*** SOURCE RECORDS Section Begins ***

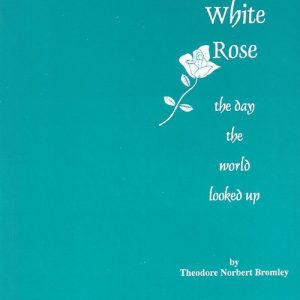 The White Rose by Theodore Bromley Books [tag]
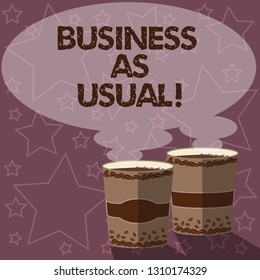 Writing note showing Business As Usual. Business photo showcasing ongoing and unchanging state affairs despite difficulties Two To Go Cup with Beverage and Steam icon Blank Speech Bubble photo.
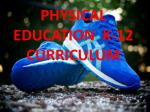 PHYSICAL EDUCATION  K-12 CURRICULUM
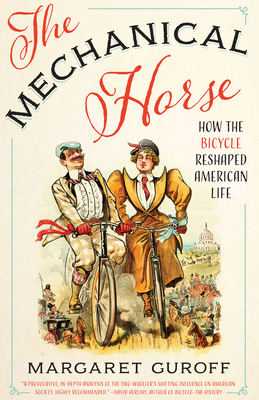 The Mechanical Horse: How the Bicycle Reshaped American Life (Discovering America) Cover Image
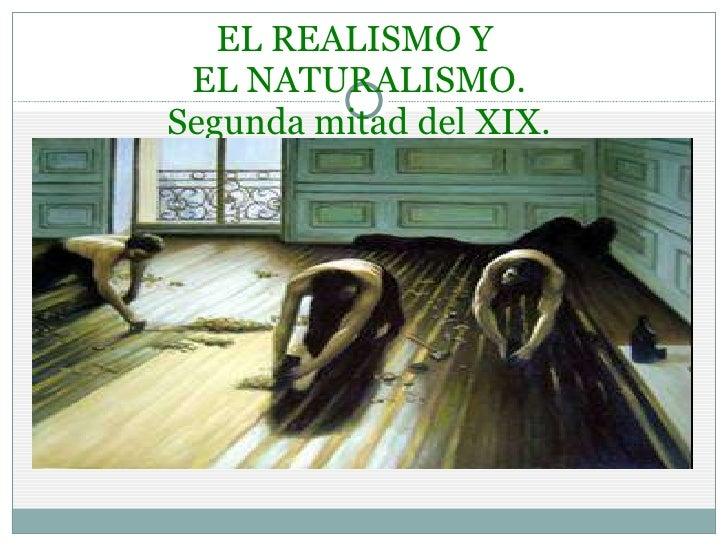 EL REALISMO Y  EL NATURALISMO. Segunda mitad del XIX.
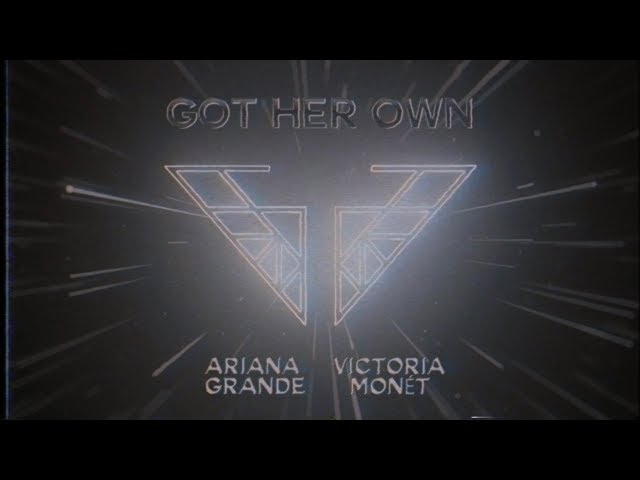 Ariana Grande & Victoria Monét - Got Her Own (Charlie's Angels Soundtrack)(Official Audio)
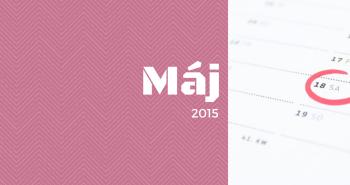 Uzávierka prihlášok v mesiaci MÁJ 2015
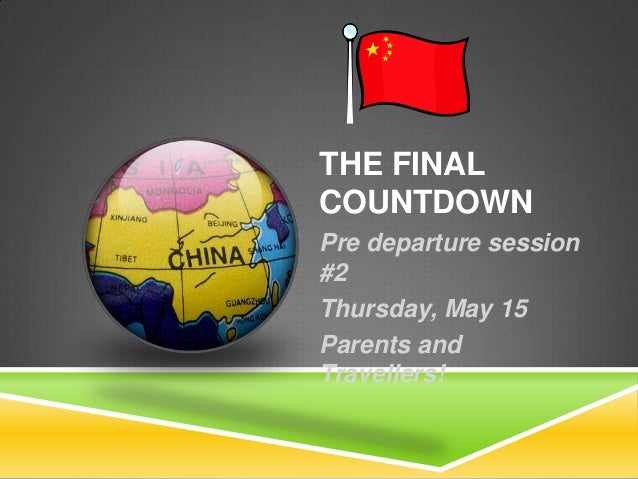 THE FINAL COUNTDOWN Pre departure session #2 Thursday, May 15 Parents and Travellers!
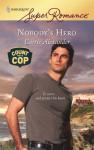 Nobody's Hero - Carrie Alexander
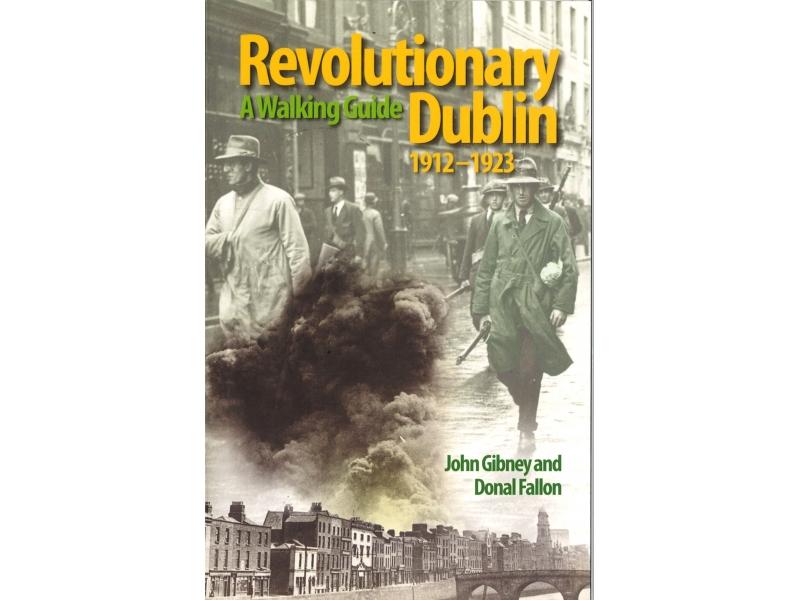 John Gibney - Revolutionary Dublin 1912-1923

*** SOURCE RECORDS Section Ends ***

### THE TASK:
Copy the lines of the records, beginning where the line containing "Uzávierka prihlášok v mesiaci MÁJ 2015" appears and continuing through the final line, exactly and with no pictures.

### WRITTEN ANSWER:
 Uzávierka prihlášok v mesiaci MÁJ 2015
 THE FINAL COUNTDOWN Pre departure session #2 Thursday, May 15 Parents and Travellers!
 Nobody's Hero - Carrie Alexander
 John Gibney - Revolutionary Dublin 1912-1923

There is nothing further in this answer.